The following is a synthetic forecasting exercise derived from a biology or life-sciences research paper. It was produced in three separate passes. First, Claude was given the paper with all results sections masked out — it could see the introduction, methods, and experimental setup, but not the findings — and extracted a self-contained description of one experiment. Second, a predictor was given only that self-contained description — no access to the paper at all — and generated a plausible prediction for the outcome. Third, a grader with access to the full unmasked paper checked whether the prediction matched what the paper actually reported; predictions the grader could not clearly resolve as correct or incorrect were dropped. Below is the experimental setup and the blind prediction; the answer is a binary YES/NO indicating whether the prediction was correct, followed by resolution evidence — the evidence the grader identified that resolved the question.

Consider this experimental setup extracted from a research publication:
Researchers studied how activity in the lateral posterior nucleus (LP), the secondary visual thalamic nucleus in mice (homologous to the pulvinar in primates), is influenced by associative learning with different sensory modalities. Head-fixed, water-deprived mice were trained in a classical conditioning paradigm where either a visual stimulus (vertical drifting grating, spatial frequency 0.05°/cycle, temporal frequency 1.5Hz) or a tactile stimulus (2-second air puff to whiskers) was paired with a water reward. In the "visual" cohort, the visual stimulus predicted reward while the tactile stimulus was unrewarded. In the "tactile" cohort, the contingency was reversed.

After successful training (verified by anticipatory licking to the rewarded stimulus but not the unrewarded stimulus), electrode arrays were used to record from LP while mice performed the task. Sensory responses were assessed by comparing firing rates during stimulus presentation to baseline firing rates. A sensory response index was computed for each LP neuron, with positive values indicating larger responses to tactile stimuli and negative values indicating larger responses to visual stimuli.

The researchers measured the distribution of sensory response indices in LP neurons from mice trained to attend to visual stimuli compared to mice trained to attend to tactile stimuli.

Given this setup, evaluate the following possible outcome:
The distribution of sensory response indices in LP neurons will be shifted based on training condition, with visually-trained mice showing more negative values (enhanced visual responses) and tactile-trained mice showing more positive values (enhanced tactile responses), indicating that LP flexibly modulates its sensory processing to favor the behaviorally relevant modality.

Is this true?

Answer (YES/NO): NO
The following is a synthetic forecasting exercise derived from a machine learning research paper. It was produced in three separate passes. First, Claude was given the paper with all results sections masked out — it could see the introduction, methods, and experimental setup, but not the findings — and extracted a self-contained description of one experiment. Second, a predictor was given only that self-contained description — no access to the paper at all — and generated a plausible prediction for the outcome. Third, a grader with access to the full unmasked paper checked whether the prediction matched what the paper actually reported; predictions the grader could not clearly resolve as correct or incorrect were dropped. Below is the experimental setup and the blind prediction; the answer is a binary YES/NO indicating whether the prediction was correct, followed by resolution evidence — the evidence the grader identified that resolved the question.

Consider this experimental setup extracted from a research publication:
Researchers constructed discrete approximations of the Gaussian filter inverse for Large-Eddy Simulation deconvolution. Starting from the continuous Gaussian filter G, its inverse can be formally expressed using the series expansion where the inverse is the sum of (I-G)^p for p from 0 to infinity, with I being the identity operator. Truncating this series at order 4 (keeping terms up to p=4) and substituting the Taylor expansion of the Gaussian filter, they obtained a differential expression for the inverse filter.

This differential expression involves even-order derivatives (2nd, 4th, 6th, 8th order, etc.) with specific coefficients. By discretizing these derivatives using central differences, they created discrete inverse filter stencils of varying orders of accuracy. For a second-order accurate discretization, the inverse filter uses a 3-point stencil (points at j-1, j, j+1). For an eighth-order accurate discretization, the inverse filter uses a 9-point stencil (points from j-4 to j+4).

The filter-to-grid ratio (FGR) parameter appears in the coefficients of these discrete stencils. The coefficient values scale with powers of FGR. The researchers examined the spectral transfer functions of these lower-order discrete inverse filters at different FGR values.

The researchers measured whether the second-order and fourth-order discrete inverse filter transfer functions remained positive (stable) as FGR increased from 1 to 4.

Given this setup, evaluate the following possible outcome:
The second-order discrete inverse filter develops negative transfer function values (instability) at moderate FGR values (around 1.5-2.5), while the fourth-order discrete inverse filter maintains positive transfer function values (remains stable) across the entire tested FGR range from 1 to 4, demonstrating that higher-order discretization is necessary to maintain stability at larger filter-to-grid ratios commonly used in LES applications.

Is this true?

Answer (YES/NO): NO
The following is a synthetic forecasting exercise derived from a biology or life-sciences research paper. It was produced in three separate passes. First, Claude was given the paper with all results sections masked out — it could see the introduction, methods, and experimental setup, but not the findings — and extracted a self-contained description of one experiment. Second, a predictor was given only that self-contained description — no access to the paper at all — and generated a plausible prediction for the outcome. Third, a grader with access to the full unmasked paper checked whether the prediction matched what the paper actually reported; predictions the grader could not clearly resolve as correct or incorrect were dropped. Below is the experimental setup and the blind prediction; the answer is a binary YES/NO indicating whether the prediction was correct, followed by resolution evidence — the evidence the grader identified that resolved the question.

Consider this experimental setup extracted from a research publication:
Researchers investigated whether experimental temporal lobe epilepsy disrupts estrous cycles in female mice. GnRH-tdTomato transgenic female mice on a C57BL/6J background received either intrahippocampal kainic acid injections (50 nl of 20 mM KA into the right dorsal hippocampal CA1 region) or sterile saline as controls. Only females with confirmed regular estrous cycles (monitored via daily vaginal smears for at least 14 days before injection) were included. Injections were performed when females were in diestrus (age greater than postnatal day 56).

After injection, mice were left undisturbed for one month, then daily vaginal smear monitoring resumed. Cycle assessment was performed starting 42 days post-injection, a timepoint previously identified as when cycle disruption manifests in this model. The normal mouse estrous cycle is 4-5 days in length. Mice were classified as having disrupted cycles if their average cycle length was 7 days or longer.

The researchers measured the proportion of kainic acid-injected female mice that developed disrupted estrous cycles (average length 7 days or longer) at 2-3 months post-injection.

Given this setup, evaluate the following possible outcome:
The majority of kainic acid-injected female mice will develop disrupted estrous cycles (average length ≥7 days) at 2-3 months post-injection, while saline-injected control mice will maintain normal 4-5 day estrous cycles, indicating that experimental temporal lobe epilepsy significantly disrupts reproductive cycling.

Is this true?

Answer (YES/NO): YES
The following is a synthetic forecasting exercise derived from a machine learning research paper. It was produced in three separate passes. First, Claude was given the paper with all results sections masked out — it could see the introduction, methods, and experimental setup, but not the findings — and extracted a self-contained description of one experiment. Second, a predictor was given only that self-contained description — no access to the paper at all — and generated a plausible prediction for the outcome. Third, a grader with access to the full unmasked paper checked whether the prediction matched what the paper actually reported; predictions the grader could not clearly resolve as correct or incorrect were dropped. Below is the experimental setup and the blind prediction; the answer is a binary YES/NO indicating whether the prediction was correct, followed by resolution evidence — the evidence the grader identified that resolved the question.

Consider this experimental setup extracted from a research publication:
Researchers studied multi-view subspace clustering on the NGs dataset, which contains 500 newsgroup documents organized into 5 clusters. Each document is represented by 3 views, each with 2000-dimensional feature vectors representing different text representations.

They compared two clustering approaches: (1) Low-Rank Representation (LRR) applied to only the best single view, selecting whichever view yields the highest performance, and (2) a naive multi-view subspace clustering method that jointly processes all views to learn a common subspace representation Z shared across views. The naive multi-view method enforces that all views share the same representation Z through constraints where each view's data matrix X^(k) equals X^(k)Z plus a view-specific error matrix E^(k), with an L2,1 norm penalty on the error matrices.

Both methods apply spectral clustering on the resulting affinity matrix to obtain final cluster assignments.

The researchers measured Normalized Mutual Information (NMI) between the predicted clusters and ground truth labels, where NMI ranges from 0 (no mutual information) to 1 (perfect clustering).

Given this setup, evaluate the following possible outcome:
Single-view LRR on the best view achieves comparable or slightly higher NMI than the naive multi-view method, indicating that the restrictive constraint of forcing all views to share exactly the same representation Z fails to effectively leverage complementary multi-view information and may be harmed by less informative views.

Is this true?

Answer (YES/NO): NO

WHAT YOU WILL DO>
Only the lines from the start of the listing through the line with "After successful training" should be repeated, each exactly as it stands.

EXERCISE RESULT>
The following is a synthetic forecasting exercise derived from a biology or life-sciences research paper. It was produced in three separate passes. First, Claude was given the paper with all results sections masked out — it could see the introduction, methods, and experimental setup, but not the findings — and extracted a self-contained description of one experiment. Second, a predictor was given only that self-contained description — no access to the paper at all — and generated a plausible prediction for the outcome. Third, a grader with access to the full unmasked paper checked whether the prediction matched what the paper actually reported; predictions the grader could not clearly resolve as correct or incorrect were dropped. Below is the experimental setup and the blind prediction; the answer is a binary YES/NO indicating whether the prediction was correct, followed by resolution evidence — the evidence the grader identified that resolved the question.

Consider this experimental setup extracted from a research publication:
Researchers studied how activity in the lateral posterior nucleus (LP), the secondary visual thalamic nucleus in mice (homologous to the pulvinar in primates), is influenced by associative learning with different sensory modalities. Head-fixed, water-deprived mice were trained in a classical conditioning paradigm where either a visual stimulus (vertical drifting grating, spatial frequency 0.05°/cycle, temporal frequency 1.5Hz) or a tactile stimulus (2-second air puff to whiskers) was paired with a water reward. In the "visual" cohort, the visual stimulus predicted reward while the tactile stimulus was unrewarded. In the "tactile" cohort, the contingency was reversed.

After successful training (verified by anticipatory licking to the rewarded stimulus but not the unrewarded stimulus), electrode arrays were used to record from LP while mice performed the task. Sensory responses were assessed by comparing firing rates during stimulus presentation to baseline firing rates. A sensory response index was computed for each LP neuron, with positive values indicating larger responses to tactile stimuli and negative values indicating larger responses to visual stimuli.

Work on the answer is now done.